Some clarifications. I expect any gdbserver that is not 11.1 to work correctly on any of the rootfs'. The failure for gdbserver 11.1 is related to new code to support MTE.
So if you don't need MTE support, you can replace gdbserver 11.1 with another older gdbserver and have a working setup while we address this particular problem.
With that said, I noticed a couple funny things in your AUXV output so far. The HWCAP2 value is 0x0 on both dumps. The presence of MTE is determined by the HWCAP2 values from the AUXV.
Here's what I see in system QEMU, for example:
The MTE bit is number 18.
So that might be related to the problem you're seeing.
I'll go through the logs next.
Ok. I finally managed to reproduce this. I'll share more details soon.
Just confirming that gdbserver 9.2 on archlinux aarch64 rootfs does work correctly, and the problem is reproducible on gdbserver 11.1.
Thanks for that tip!
So, if one has a kernel new enough that it has MTE awareness, and use a new enough gdbserver that knows about the tag_ctl register, it will run into this situation.
The catch being that the Linux kernel doesn't error out when you request the tag_ctl register without MTE support. Some bits are not MTE-specific.

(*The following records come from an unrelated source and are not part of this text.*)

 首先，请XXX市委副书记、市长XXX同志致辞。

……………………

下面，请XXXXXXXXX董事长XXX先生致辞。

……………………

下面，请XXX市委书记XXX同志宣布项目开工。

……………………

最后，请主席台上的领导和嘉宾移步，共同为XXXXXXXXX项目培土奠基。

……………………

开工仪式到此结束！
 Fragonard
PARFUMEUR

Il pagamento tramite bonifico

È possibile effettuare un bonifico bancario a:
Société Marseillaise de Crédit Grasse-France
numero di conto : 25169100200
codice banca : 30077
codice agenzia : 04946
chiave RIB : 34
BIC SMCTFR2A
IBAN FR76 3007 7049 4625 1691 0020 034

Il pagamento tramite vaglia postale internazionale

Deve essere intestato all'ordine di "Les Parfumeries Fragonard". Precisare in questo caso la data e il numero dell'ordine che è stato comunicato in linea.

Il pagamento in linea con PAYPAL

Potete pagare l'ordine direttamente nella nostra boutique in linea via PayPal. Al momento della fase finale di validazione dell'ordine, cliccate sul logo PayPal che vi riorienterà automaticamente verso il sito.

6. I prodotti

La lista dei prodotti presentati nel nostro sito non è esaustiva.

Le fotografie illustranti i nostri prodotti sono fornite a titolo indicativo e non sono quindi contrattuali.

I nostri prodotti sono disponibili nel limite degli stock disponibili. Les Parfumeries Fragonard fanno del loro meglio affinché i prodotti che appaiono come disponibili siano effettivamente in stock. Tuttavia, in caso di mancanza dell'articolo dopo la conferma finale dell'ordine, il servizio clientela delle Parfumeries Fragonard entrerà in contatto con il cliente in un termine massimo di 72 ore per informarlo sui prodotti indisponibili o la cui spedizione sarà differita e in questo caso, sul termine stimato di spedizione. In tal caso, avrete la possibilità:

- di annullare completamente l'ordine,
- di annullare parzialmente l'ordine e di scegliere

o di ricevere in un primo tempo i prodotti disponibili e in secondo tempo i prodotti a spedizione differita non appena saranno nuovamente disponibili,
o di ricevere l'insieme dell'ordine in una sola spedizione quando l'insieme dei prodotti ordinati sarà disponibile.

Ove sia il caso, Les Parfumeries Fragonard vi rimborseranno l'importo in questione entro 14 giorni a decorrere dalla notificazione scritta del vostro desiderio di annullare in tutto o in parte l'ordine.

I'm working on a fix for this.
Created attachment 13747 [details]
I've attached a tentative patch. Could you please try it (it is based on current binutils-gdb-master, but should apply cleanly to gdb-11) and let us know how that works?
I've tried it myself and it fixes the crash for my environment.
If the patch works fine, I'll pursue it upstream.
OK, took a while to build on the target.
I modified the ArchLinux gdb PKGBUILD file to apply the patch:
patching file gdb/arch/aarch64.h
patching file gdbserver/linux-aarch64-low.cc
After compilation and testing I can confirm that the patch does correct the error.
Looks good here on gdbserver 11.1!
Patch submitted to the mailing list for review. My plan is to fix this on both master and gdb 11 branches.
The gdb-11-branch branch has been updated by Luis Machado <firstname.lastname@example.org>:
Author: Luis Machado <email@example.com>
Date: Fri Oct 29 14:54:36 2021 -0300
[AArch64] Make gdbserver register set selection dynamic
The current register set selection mechanism for AArch64 is static, based
on a pre-populated array of register sets.
This means that we might potentially probe register sets that are not
available. This is OK if the kernel errors out during ptrace, but probing the
tag_ctl register, for example, does not result in a ptrace error if the kernel
supports the tagged address ABI but not MTE (PR 28355).
Making the register set selection dynamic, based on feature checks, solves
this and simplifies the code a bit. It allows us to list all of the register
sets only once, and pick and choose based on HWCAP/HWCAP2 or other properties.
2021-11-03 Luis Machado <firstname.lastname@example.org>
* arch/aarch64.h (struct aarch64_features): New struct.
2021-11-03 Luis Machado <email@example.com>
* linux-aarch64-low.cc (is_sve_tdesc): Remove.
(aarch64_target::low_arch_setup): Rework to adjust the register sets.
(aarch64_regsets): Update to list all register sets.
(aarch64_regsets_info, regs_info_aarch64): Replace NULL with nullptr.
(aarch64_target::get_regs_info): Remove references to removed structs.
Fix pushed to both binutils-gdb-master and gdb-11.
Thanks for the reproducer!
Thank you for the quick fix Luis!